Implications for Business Sales

Clearly, there is a lot of uncertainty in the current market where everyone is re-evaluating their own situation. In the short term, this will mean that there will be limited business sales transactions, possibly excluding distressed business sales.

Therefore, once businesses successfully exit survival mode, I expect discussions to shift more toward the sales strategy side, i.e how and when to sell as opposed to an immediate business sale.

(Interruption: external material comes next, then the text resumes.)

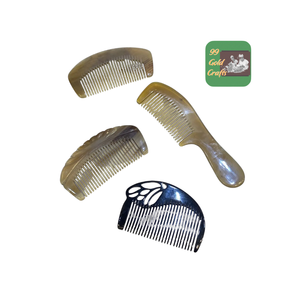 Peine de Cuerno de Buey Natural de Vietnam - Peine de Cuerno de Buey Pulido, Portátil, Hecho a Mano, con Tacto Real para Decoración del Hogar, Venta al por Mayor - Product Image 6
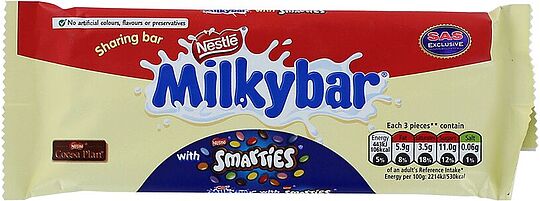 Շոկոլադե սալիկ սպիտակ «Milkybar» 100գ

Some of the key questions I expect to be discussing with business owners include:

  • Have there have been changes to the sustainable earning of the business (excluding understandable one-off implications of the lockdown period)?
  • What’s happened to the risk profile of the business?
  • Has the COVID-19 event shown strengths in the business model or exposed additional risks?
  • How do business owners now view the quality of customers and suppliers and the business terms agreed with them?
  • How will perceptions of risk change in the market in general? E.g. ability to get funding?
  • How individuals view having their own business vs. working for someone else?
  • How the profile of potential purchasers for your business has changed – who will be in a position to do a deal and who won’t be?
  • Is an alternative structure for a business sale needed?

These questions will also have implications for the owners personally:

What does this mean for the original or preferred timeline for sale?

Will the value or timeline expectations of the owner need to change?

If any of these questions are difficult to answer positively then it will be very difficult to achieve a sale, let alone at a great price.

In short, there will be no going back to what things were like before COVID-19. The question will be what good business models look like going forward.

The business owner that can answer that question will have a business that is well-positioned for a successful sale in the future.